Sarà un’Italia peggiore, quella del cane (che non conosce padrone). Vedere sbucare Ignazio Marino in bici, ieri, tutto caracollante di piritollame per arrivare in direzione – rappresentativo di uno stile e di un costume – è stato come avere una rivelazione: sono degni di bozzetto questi qui, incapaci di generare perfino una cronaca. E però si sono impossessati di tutto. Vogliono tutto e non smetterano mai. Si sono presi l’Italiuzza adolescenziale, contingentata nei tempi come in una mezz’ora di pilates. Più di quanto avesse potuto fare la famosa egemonia culturale della sinistra che – tutta rottamata – dall’Enciclopedia Einaudi è finita a fare interfaccia con qualche app del Formaggino mio, tutto si sono presi. Più di quanto avesse potuto sfasciare – in tema di sacralità delle istituzioni – il berlusconismo che, certamente, fu anche dadaismo, ma finito in mano ai Lavitola, o peggio…
Post scriptum
La paglia e il fieno. Enrico Letta e Matteo Renzi. Sono appaiati, i due. Se ne stanno ammonticchiati nell’aia della politica e pur ciuccio, per come sono, non mordo l’uno né mastico l’altro perché non c’è frumento che possa saziarmi.

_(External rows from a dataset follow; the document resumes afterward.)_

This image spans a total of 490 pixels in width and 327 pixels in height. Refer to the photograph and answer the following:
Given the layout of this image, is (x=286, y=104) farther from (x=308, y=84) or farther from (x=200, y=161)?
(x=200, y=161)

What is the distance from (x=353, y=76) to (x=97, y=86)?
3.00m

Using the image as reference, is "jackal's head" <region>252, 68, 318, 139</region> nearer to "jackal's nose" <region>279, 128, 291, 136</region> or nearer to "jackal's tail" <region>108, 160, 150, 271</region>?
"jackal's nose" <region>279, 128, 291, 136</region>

Neppure il paradosso di Giovanni Buridano, tra Aristotele e Averroè, può macerarmi di dubbio. E se solo ci fosse la variante, la terzietà – quella dell’acqua di Dudù – non farei di quel secchio, di certo, la mia tazza di tè. Sono a-pota, per dirla con Giuseppe Prezzolini. Mi butto digiuno. E poi, a dirla tutta, nel libro di Fabio Nicolucci che trovate recensito a pagina tre sono indicato dai servizi segreti italiani come ispiratore di terroristi. Mi butto a terra. Dal ridere. E #smettoquandovoglio. Tra paglia e fieno.